ESTRATTO SCELTO –
::::
Una denuncia arriva direttamente dall’Osservatorio Tasse locali di Confcommercio: nel 2020 il costo totale della tassa rifiuti (Tari) raggiunge il livello record di 9,73 miliardi con un incremento dell’80% negli ultimi 10 anni.
Un paradosso considerato che a causa del blocco delle attività per il Covid la quantità di rifiuti prodotta è stata oltre 5 milioni di tonnellate in meno rispetto al 2019.
Far pagare chi produce rifiuti – Oltre ad interventi strutturali per rendere effettivo il principio europeo “chi inquina paga” e commisurare la Tari ai rifiuti realmente prodotti, per Confcommercio servono anche misure emergenziali, visto il perdurare della pandemia, “esentando dal pagamento della tassa tutte quelle imprese che, anche nel 2021, saranno costrette a chiusure dell’attività o a riduzioni di orario e quelle che, pur rimanendo in esercizio, registreranno comunque un calo del fatturato e, quindi, dei rifiuti prodotti”.
Le imprese, sottolinea Confcommercio, “vogliono pagare il giusto, una tariffa corrispettiva al servizio erogato e soprattutto desiderano poter scegliere in autonomia l’operatore pubblico o privato più conveniente.
::::
RECORD FORNITI –
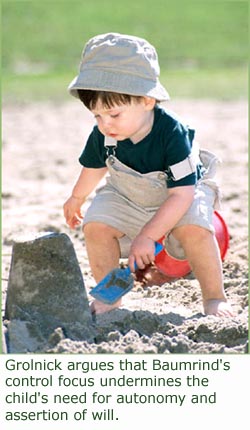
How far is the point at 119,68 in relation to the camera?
3.16 meters

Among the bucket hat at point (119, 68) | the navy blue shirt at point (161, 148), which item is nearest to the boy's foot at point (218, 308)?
the navy blue shirt at point (161, 148)

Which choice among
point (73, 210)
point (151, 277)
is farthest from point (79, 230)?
point (73, 210)

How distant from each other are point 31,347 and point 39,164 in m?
3.65

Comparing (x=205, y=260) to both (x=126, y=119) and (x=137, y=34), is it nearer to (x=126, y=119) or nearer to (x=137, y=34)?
(x=126, y=119)

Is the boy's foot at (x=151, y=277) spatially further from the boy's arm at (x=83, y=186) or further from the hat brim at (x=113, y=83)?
the hat brim at (x=113, y=83)

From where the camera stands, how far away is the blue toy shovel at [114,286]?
322 centimetres

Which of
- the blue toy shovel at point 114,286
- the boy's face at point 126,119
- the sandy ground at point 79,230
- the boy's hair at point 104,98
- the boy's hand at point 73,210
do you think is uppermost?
the boy's hair at point 104,98

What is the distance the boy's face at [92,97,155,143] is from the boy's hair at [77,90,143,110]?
11 mm

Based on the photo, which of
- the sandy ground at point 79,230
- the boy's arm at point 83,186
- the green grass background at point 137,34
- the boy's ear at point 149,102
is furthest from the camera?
the green grass background at point 137,34

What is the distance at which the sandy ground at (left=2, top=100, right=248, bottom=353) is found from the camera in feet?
9.92

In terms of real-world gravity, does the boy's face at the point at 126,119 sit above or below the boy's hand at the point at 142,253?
above

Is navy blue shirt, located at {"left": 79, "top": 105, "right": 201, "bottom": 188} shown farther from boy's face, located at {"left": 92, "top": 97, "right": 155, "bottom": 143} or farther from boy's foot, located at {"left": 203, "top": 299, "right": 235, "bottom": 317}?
boy's foot, located at {"left": 203, "top": 299, "right": 235, "bottom": 317}
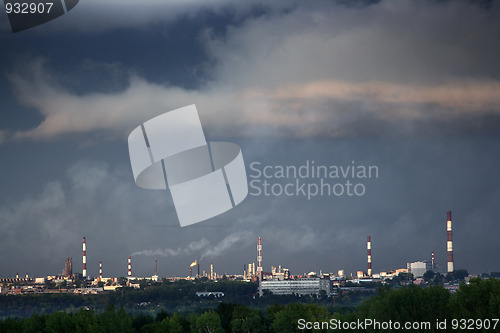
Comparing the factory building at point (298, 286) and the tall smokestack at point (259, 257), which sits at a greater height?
the tall smokestack at point (259, 257)

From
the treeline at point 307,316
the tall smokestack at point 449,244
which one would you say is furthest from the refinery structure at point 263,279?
the treeline at point 307,316

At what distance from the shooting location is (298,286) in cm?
13112

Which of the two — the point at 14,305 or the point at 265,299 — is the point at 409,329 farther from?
the point at 14,305

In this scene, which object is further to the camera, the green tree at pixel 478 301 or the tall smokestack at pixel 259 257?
the tall smokestack at pixel 259 257

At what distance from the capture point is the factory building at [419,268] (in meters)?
150

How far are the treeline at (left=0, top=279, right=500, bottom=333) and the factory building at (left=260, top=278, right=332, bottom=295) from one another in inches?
2981

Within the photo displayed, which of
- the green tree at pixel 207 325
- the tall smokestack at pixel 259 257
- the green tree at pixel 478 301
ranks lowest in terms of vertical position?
the green tree at pixel 207 325

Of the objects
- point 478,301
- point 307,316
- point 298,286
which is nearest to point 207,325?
point 307,316

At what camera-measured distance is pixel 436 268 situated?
149 metres

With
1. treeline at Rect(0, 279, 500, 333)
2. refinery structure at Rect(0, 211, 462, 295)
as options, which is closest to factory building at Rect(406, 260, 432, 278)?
refinery structure at Rect(0, 211, 462, 295)

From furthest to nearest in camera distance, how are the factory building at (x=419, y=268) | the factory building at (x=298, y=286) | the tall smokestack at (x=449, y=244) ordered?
the factory building at (x=419, y=268)
the factory building at (x=298, y=286)
the tall smokestack at (x=449, y=244)

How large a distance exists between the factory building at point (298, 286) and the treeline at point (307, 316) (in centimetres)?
7572

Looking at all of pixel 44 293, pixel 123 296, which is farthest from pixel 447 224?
pixel 44 293

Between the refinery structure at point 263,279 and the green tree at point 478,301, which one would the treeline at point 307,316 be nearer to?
the green tree at point 478,301
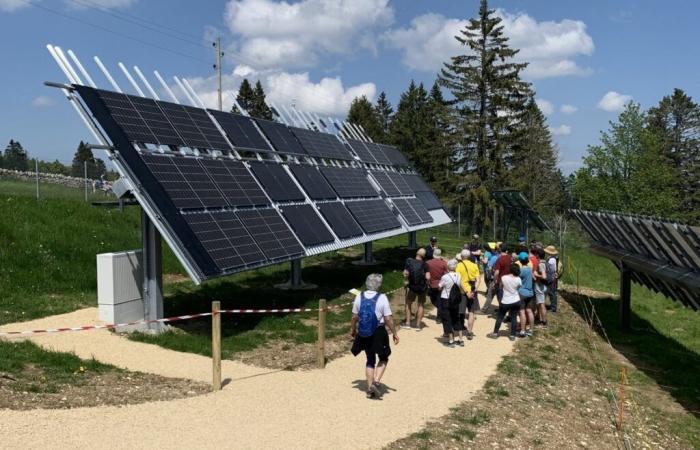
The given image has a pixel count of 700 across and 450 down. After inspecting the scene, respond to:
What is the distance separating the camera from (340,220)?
54.7 feet

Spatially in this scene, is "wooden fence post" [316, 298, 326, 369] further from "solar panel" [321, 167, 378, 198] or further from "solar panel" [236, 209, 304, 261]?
"solar panel" [321, 167, 378, 198]

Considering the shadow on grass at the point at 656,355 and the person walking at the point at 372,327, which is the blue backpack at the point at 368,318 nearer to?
the person walking at the point at 372,327

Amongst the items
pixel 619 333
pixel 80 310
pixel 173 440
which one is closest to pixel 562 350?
pixel 619 333

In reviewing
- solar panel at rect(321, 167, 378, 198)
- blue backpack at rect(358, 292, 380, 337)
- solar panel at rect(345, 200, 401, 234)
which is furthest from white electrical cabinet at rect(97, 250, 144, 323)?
solar panel at rect(321, 167, 378, 198)

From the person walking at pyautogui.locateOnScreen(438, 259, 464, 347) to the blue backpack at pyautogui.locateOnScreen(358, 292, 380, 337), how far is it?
14.1 feet

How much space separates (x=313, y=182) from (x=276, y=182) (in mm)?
2331

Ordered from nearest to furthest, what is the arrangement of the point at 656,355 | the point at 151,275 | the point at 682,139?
the point at 151,275
the point at 656,355
the point at 682,139

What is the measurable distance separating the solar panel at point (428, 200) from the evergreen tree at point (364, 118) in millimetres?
44271

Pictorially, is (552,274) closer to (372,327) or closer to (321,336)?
(321,336)

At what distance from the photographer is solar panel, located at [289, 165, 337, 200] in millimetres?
16433

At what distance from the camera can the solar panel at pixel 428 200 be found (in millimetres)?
26047

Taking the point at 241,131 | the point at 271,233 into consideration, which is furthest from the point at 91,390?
the point at 241,131

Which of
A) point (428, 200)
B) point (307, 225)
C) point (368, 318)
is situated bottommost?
point (368, 318)

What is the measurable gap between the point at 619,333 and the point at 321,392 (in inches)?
482
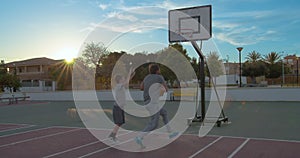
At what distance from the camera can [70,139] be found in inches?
304

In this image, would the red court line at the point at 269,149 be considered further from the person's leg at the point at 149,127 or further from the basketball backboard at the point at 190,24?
the basketball backboard at the point at 190,24

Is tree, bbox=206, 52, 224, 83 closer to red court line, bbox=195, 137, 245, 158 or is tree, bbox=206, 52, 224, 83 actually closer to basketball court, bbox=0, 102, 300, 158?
basketball court, bbox=0, 102, 300, 158

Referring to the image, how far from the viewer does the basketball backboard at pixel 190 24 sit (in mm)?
9492

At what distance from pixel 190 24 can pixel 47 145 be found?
18.3 feet

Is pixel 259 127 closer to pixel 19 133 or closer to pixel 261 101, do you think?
pixel 19 133

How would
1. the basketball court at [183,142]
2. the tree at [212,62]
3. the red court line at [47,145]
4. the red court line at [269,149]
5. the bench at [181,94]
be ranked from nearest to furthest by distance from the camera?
the red court line at [269,149], the basketball court at [183,142], the red court line at [47,145], the tree at [212,62], the bench at [181,94]

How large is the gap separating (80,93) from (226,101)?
11438 mm

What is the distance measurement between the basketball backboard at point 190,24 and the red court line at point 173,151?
12.1ft

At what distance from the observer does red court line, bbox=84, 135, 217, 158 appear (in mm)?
5855

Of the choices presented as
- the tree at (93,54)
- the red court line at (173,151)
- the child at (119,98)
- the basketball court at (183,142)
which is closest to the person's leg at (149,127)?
the basketball court at (183,142)

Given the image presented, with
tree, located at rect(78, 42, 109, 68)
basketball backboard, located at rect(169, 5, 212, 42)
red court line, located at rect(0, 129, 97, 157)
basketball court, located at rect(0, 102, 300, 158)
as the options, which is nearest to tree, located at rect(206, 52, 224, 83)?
basketball backboard, located at rect(169, 5, 212, 42)

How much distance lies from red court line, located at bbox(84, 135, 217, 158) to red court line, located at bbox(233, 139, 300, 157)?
2.99 feet

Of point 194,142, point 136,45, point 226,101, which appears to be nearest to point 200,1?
point 136,45

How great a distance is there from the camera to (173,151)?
611 cm
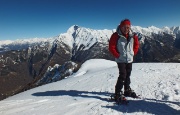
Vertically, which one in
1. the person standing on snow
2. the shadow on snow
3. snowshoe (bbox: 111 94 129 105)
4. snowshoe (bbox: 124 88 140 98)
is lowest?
the shadow on snow

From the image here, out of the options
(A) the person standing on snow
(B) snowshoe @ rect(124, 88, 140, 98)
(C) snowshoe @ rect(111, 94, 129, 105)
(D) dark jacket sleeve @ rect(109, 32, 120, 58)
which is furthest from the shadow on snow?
(D) dark jacket sleeve @ rect(109, 32, 120, 58)

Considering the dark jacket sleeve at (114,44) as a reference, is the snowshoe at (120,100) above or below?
below

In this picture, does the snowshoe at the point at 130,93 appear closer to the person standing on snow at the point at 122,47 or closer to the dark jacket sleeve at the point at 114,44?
the person standing on snow at the point at 122,47

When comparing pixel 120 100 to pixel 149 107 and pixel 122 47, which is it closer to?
pixel 149 107

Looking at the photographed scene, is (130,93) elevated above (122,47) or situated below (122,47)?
below

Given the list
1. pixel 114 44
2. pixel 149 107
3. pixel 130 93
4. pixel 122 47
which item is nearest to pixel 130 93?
pixel 130 93

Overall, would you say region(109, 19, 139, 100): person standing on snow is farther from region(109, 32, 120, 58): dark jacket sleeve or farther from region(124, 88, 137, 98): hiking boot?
region(124, 88, 137, 98): hiking boot

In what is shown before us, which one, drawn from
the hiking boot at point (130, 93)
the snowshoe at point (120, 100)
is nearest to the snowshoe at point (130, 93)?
the hiking boot at point (130, 93)

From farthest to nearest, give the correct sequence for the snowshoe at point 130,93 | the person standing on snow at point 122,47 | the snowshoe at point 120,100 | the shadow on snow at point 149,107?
the snowshoe at point 130,93, the person standing on snow at point 122,47, the snowshoe at point 120,100, the shadow on snow at point 149,107

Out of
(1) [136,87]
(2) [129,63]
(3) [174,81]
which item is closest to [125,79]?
(2) [129,63]

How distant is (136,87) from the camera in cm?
1257

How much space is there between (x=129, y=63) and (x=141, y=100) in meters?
1.72

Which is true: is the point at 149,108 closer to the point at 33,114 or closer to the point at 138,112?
the point at 138,112

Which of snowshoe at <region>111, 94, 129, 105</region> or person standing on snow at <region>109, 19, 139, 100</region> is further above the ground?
person standing on snow at <region>109, 19, 139, 100</region>
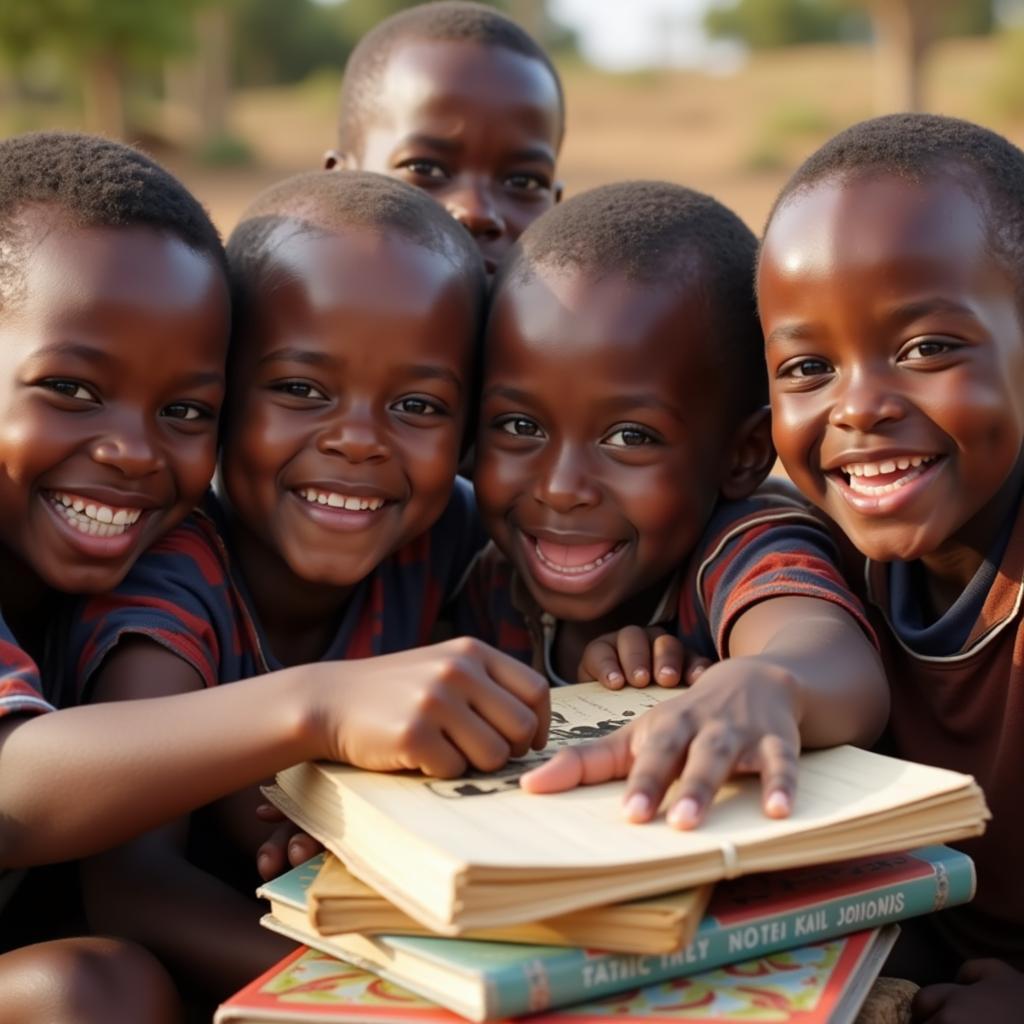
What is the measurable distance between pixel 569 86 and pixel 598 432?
1091 inches

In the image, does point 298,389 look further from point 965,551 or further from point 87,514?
point 965,551

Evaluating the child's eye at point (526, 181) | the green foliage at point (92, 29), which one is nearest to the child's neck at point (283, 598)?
the child's eye at point (526, 181)

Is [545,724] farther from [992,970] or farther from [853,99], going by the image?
[853,99]

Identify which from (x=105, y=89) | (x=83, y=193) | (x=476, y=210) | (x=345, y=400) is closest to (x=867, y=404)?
(x=345, y=400)

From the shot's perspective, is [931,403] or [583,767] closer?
[583,767]

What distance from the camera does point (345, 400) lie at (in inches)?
96.0

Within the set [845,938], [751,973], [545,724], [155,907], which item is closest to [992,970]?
[845,938]

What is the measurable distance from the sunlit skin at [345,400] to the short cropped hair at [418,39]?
150 centimetres

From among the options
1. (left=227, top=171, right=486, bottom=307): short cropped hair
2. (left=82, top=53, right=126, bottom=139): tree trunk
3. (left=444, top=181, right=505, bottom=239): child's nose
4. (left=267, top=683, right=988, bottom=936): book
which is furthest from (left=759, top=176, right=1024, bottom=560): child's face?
(left=82, top=53, right=126, bottom=139): tree trunk

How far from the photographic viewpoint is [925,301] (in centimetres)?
208

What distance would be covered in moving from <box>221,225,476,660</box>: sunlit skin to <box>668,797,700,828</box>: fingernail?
1.04 m

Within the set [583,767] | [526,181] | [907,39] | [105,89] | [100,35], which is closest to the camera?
[583,767]

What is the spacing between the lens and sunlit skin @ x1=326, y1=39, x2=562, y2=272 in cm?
366

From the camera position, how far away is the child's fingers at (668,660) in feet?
7.38
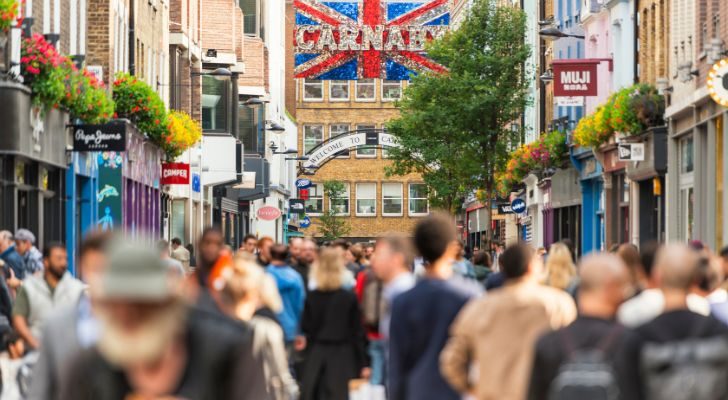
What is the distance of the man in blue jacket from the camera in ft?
55.2

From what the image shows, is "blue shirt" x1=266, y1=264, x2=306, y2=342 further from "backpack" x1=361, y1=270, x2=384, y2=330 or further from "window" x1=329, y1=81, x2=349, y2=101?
"window" x1=329, y1=81, x2=349, y2=101

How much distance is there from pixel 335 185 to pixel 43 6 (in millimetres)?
79301

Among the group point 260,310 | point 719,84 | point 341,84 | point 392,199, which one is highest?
point 341,84

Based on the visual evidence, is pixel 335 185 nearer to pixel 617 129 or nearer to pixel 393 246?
pixel 617 129

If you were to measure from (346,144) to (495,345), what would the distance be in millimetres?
78914

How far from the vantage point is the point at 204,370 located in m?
5.53

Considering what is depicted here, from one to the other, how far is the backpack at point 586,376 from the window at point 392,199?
107 meters

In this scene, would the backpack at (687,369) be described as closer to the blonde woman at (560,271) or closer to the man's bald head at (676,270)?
the man's bald head at (676,270)

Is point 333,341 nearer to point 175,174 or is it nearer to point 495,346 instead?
point 495,346

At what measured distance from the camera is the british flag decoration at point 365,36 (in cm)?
8262

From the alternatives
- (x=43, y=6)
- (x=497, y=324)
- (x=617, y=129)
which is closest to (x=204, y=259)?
(x=497, y=324)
::::
CONSEGNA –
Scrivi il seguito dell'estratto sulla tassa rifiuti, partendo dopo la sua ultima frase. I record hanno un'origine diversa da quella dell'estratto.

RISPOSTA SCRITTA –
Per i quantitativi di rifiuti che autonomamente le imprese avviano a smaltimento e recupero, senza servirsi del servizio pubblico, bisogna che venga detassata la quota corrispettiva della Tari”.
L’Osservatorio di Confcommercio ha anche analizzato il livello quantitativo dei servizi erogati.
Tale dato misura, con un punteggio da 0 a 10, la quantità dei servizi offerti da un comune rispetto alla media dei comuni della stessa fascia di popolazione.
Un parametro che fotografa un’altra criticità: a fronte di costi sempre molto elevati, non corrisponde mediamente un livello di servizio migliore.
Sono nove le Regioni che si posizionano ancora sotto il livello 6 di sufficienza: Abruzzo, Basilicata, Calabria, Campania, Lazio, Liguria, Molise, Puglia e Toscana. I maggiori punteggi per Emilia Romagna (7,38), Piemonte (7,33), Veneto (7,17) e Lombardia (7).